シャチ20


慌てる男を乗せて、私は陸へと急ぐ。男は最初こそ私を板で何度か殴り付けたけど、そんなのじゃシャチの肌は傷一つつかなかった。だから諦めて、今じゃ大人しく私の体の上で座っている。

「兄貴ぃ・・・俺夢でも見てんじゃないだろうか」
「・・・・ぎゅぃ」

兄貴、と誰かを呼ぶ男の声を聞いて、私が思い出したのは昨日の船の兄貴コール。いやまさか、そんな偶然あり得る訳ないよなぁ。

「早く漁から帰ってきてくれよ、そうじゃねぇと」
「ぎぇっ!?」
「うおっ!なんだぁ!?」

まさかのどんぴしゃなんじゃないのこれ!
どちらにせよ男が救助されるのは確定、だから間違ったっていいやと体を180度回転させる。
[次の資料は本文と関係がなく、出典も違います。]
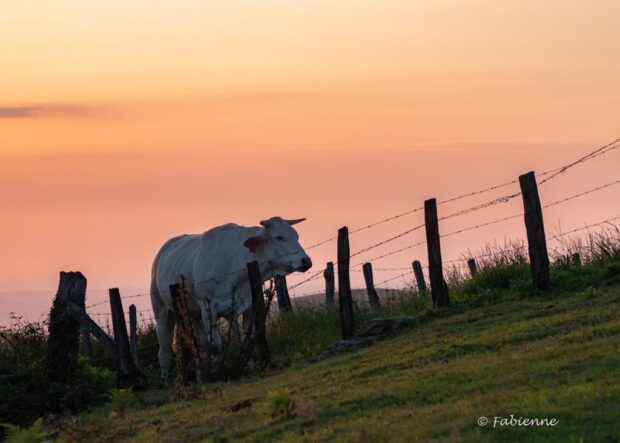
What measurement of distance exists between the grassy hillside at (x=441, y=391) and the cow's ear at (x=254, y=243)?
4.05m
なんだかんだでこの状況に慣れた男がびっくりさせんなやと私のひれに軽いパンチを繰り出すのを無視して、昨日見た船が向かっていただろう方向へと急ぐ。

途中で急ぎ過ぎて男を二回ほど落としてしまったのはまぁ、御愛嬌と言う奴だ。誰にだって間違いはあるのです。